**Short problem:**
Reproduce the text of the records below word for word, leaving out the pictures.

----

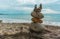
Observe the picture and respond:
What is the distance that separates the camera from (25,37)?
10.0 meters

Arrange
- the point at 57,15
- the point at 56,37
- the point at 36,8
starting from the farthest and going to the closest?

----

**Solution to this task:**
Observe the picture and respond:
What is the distance that separates the camera from (25,37)?
10.0 meters

Arrange
- the point at 57,15
- the point at 56,37
- the point at 36,8
starting from the farthest and going to the closest?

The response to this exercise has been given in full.